Personal information
- Full name: Alexander Cracroft Wilson
- Born: 5 March 1840 Cawnpore, Bengal Presidency, British India
- Died: 5 January 1911 (aged 70) Christchurch, New Zealand
- Relations: John Cracroft Wilson (father); Walter Wilson (brother);

Domestic team information
- 1877/78: Canterbury
- Source: Cricinfo, 22 October 2020

= Alexander Cracroft Wilson =

New Zealand cricketer (1840–1911)

Alexander Cracroft Wilson (5 March 1840 – 5 January 1911) was a New Zealand banker, businessman, college administrator, and cricketer. He played in one first-class cricket match for Canterbury during the 1877–78 season.

Born at Cawnpore in British India in 1840, Wilson was the second youngest son of John Cracroft Wilson and his wife Elizabeth (née Wall). After being educated in England, in 1859 he moved to join his father, now remarried, at his Cashmere estate in New Zealand, travelling on the Cresswell.

In New Zealand, Wilson initially worked at the Bank of New Zealand when it opened at Christchurch in 1862. He managed the bank's branch at Lyttelton before retiring in 1871 and moving briefly to Auckland where he met his future wife Laura Munro, the daughter of a Native Land Court judge; the couple married in 1877. Later in the decade he went in to business at Christchurch, founding the merchant company Sawtell and Wilson with Henry Sawtell. He was a trustee of a building and investment company, secretary of the Canterbury Chamber of Commerce, on the board of the New Zealand Shipping Company, and was the Italian consul in Christchurch.

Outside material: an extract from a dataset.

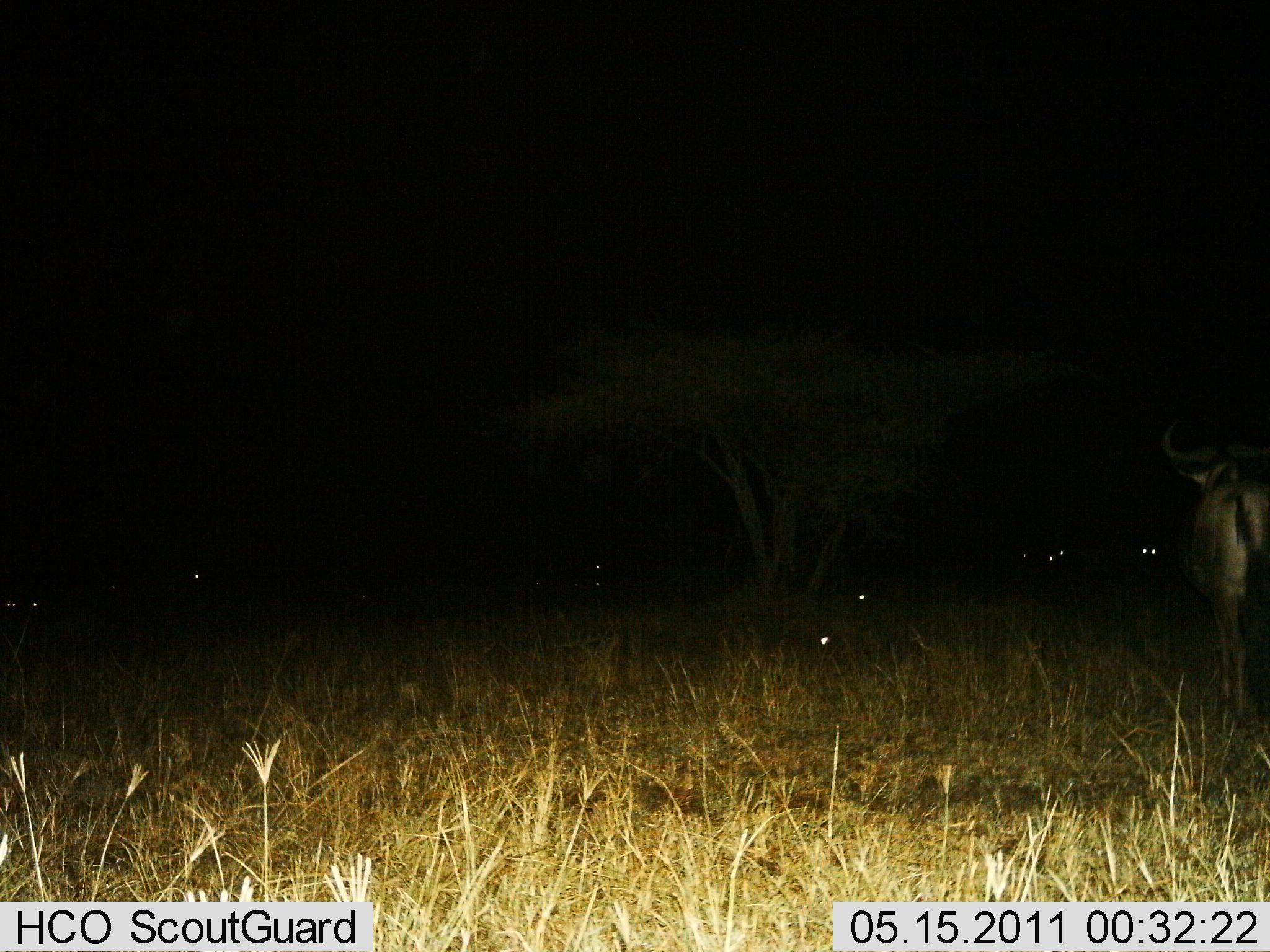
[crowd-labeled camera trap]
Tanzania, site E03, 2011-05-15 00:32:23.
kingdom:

Wilson's only first-class cricket match was a December 1877 fixture against Auckland. Opening the batting, he scored 16 runs in Canterbury's first innings before being dismissed for two runs in their second. The following month he played a one-day match for the side against Wellington on the way back to Christchurch. His brother, Walter Cracroft Wilson, had played two first-class matches for the province in the 1860s before drowning in the Rakaia River in 1865.

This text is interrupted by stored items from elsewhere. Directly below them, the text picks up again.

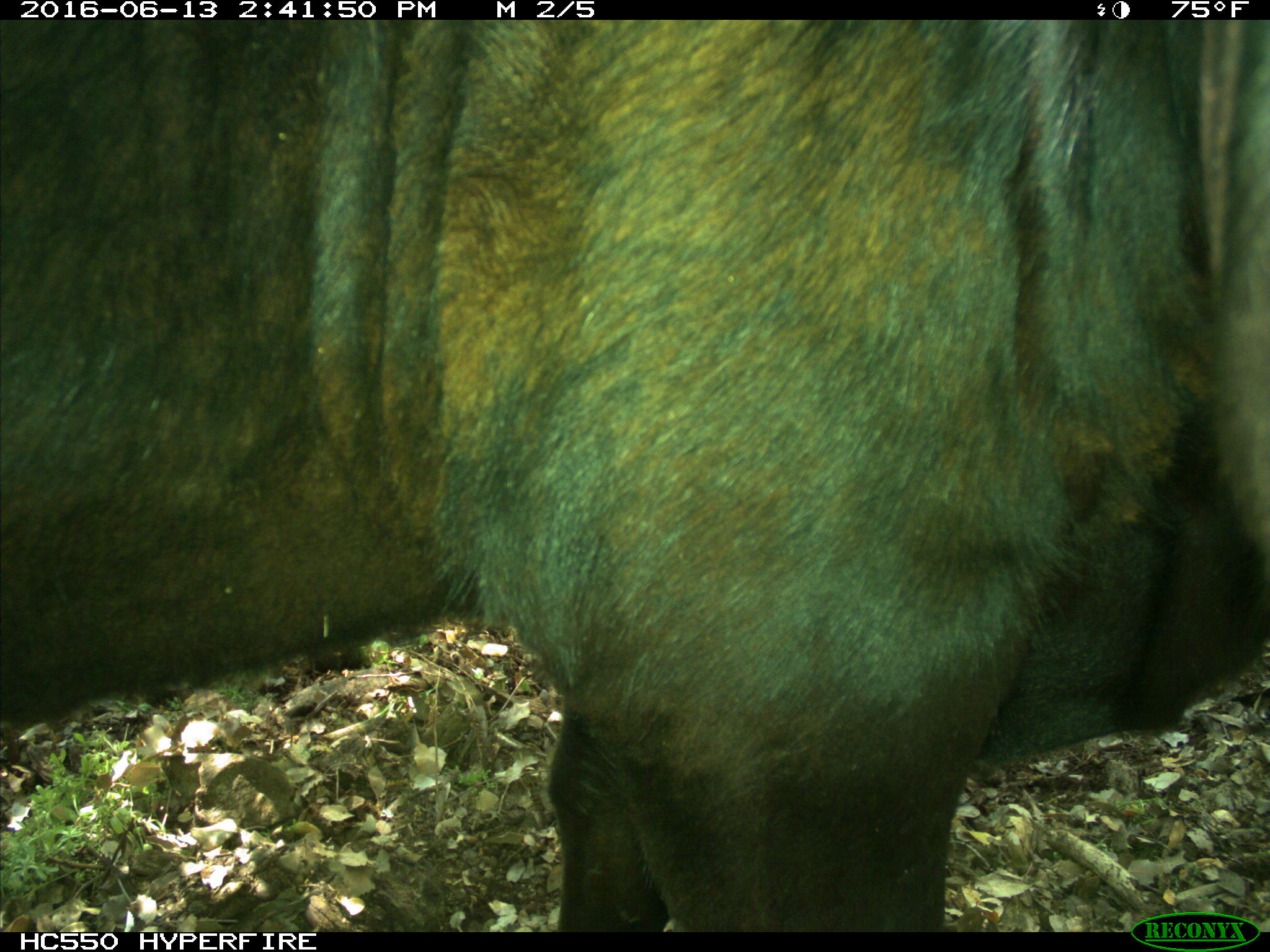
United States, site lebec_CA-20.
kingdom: Animalia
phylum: Chordata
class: Mammalia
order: Artiodactyla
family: Bovidae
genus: Bos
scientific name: Bos taurus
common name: domestic cow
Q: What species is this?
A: Bos taurus (domestic cow).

In 1891 Wilson was appointed as registrar of Canterbury College in Christchurch. He oversaw an expansion of Christchurch public library, the library's collection doubling during his time in the role. (Note: Canterbury College operated the public library in Christchurch at this time, and Wilson's role as registrar meant that he was in effect the head public librarian, although the day to day work of the library was carried out by librarians.) He retired in 1908 as a result of failing health.

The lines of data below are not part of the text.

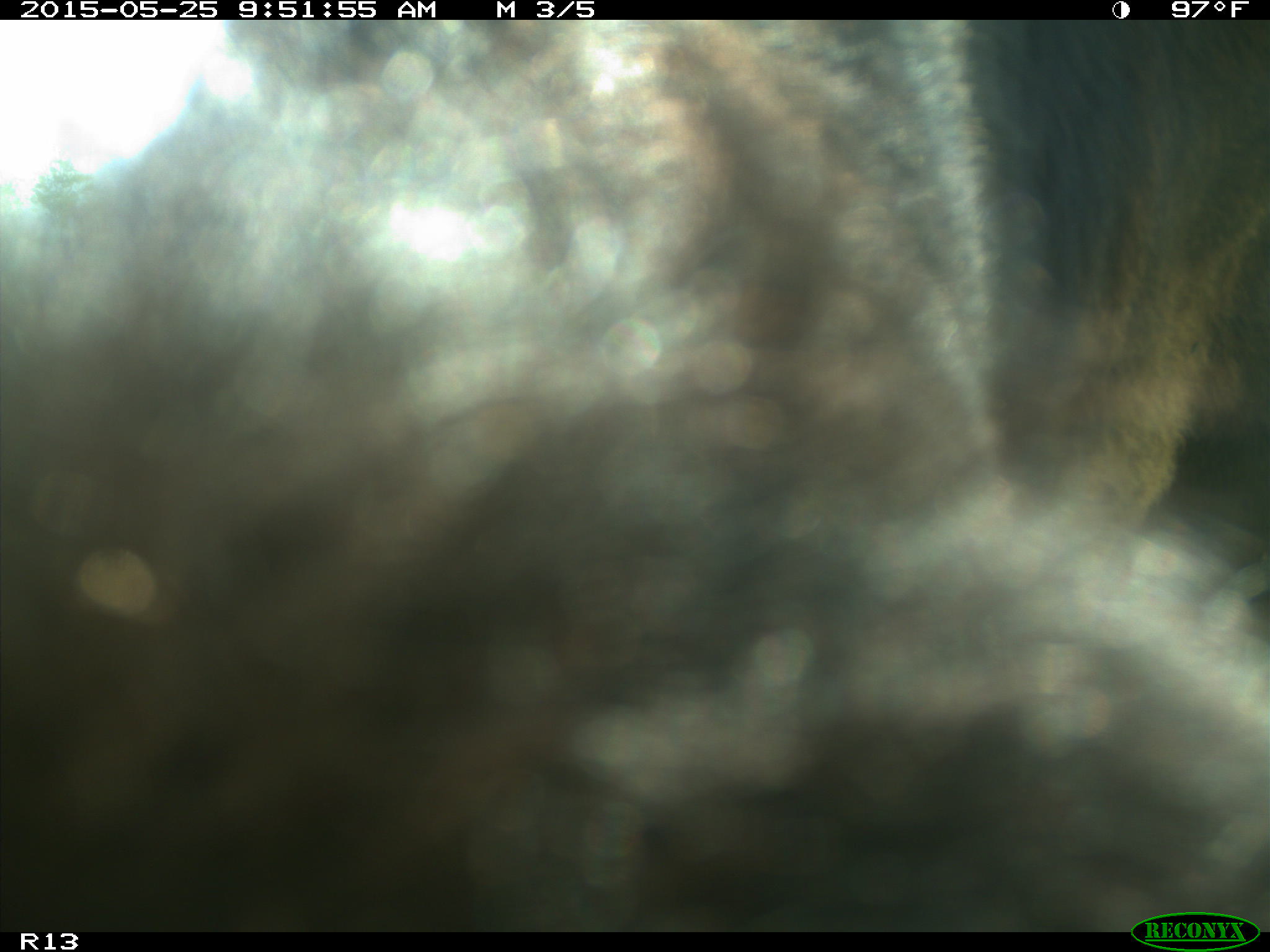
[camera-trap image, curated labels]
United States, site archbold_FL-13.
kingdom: Animalia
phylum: Chordata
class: Mammalia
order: Artiodactyla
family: Bovidae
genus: Bos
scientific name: Bos taurus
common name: domestic cow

Wilson died in 1911 at the age of 70 after a period of illness which had confined him to his house. He had nine children, four of whom died as infants. Three sons and two daughters survived into adulthood, with two of his sons later being killed during World War I. His daughter, Rita Cracrift Wilson, was a notable golfer who won six championships at Christchurch Ladies' Golf Club between 1904 and 1924.